*TASK DESCRIPTION*. Render the records from the line containing "How far away is the woman" through the line containing "2660 millimetres" as a numbered list, leaving out blank lines and including both end lines. Use only those lines.

*DATASET CONTENT*.
Begin

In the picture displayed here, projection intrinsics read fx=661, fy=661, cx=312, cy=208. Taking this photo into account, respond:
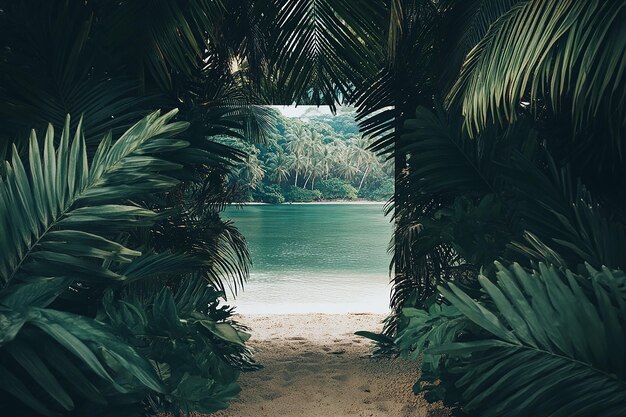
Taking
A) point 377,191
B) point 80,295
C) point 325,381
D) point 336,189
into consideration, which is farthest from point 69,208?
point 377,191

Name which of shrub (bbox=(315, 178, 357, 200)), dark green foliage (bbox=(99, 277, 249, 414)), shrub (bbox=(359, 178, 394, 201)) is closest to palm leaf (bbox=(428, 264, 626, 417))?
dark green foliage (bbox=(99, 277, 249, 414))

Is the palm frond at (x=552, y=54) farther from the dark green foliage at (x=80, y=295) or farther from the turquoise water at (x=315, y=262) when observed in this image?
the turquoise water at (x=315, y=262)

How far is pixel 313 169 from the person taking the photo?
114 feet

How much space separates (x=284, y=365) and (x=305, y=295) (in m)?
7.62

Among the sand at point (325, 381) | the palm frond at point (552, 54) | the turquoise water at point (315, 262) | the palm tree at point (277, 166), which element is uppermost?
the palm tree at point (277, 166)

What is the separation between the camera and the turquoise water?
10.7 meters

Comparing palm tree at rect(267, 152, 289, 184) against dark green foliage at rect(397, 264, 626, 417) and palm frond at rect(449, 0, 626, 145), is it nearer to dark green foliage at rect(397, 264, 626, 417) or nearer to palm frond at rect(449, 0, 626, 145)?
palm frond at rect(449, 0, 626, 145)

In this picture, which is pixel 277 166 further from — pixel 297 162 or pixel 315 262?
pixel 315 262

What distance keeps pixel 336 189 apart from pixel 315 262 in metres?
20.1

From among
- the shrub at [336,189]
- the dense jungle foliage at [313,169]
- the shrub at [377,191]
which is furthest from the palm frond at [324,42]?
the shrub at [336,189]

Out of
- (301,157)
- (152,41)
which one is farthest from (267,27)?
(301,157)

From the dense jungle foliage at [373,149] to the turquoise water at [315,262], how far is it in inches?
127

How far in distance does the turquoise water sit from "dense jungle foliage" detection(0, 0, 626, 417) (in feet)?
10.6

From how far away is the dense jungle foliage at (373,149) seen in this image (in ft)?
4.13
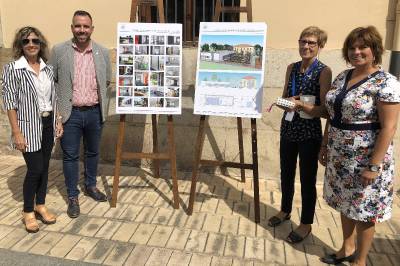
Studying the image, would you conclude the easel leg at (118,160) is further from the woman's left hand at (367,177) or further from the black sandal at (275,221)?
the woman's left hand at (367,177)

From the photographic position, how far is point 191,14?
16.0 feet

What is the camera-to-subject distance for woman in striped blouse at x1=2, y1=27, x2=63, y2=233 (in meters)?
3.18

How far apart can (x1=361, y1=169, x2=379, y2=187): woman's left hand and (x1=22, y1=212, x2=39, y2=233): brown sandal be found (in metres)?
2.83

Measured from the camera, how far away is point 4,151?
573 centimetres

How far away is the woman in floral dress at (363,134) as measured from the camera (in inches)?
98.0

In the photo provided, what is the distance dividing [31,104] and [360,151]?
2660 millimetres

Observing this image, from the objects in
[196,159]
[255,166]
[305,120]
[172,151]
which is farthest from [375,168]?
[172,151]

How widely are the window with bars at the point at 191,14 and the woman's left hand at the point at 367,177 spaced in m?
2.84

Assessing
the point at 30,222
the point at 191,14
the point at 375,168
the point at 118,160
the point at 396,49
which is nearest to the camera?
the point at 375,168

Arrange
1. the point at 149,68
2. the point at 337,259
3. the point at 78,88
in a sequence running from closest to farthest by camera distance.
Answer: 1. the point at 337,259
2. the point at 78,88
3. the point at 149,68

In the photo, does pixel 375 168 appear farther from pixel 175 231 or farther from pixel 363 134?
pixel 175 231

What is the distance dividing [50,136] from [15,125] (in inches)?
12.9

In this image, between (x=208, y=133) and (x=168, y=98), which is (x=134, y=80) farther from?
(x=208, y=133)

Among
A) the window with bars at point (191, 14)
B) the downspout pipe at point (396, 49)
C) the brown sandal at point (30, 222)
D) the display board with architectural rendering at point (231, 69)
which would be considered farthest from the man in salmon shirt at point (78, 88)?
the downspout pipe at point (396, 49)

End
Begin

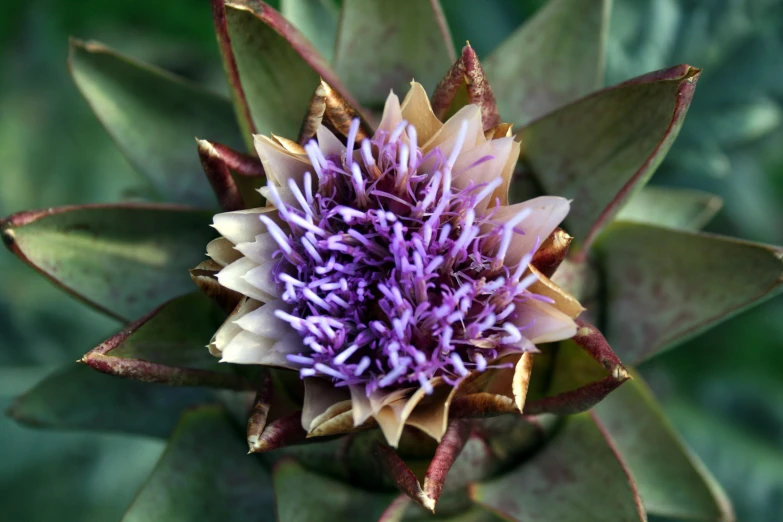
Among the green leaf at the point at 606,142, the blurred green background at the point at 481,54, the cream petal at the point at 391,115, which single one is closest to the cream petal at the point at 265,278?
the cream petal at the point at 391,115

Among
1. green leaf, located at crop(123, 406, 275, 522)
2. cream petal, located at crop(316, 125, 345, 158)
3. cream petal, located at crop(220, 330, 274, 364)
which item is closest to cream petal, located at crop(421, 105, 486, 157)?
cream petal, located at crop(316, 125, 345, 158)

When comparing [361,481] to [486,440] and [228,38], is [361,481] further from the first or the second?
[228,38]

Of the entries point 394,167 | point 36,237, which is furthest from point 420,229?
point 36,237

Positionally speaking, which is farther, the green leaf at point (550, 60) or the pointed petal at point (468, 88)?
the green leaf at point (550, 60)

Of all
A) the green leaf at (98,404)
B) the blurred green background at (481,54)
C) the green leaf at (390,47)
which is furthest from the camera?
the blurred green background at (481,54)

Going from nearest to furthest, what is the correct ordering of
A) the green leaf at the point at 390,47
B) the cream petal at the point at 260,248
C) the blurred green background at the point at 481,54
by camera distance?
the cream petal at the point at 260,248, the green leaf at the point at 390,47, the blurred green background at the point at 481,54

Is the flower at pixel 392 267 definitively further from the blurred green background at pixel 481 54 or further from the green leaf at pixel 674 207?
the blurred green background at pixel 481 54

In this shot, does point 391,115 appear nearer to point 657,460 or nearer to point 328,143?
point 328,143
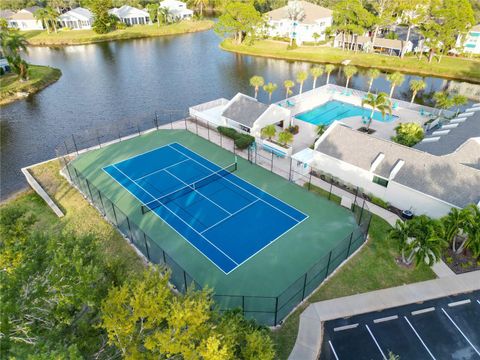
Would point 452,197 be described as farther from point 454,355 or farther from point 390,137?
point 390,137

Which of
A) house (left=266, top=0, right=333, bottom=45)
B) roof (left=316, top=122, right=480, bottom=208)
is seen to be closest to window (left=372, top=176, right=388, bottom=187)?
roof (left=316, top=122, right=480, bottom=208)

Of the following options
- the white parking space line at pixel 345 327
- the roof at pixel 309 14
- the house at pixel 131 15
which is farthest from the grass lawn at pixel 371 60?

End

*SOLUTION FOR THIS TASK*.
1. How far away is the woman in floral dress at (363,134) as measured from the camera (in inches)?
2. 98.0
3. In the photo provided, what is the distance dividing [31,104] and [360,151]?
4. 2660 millimetres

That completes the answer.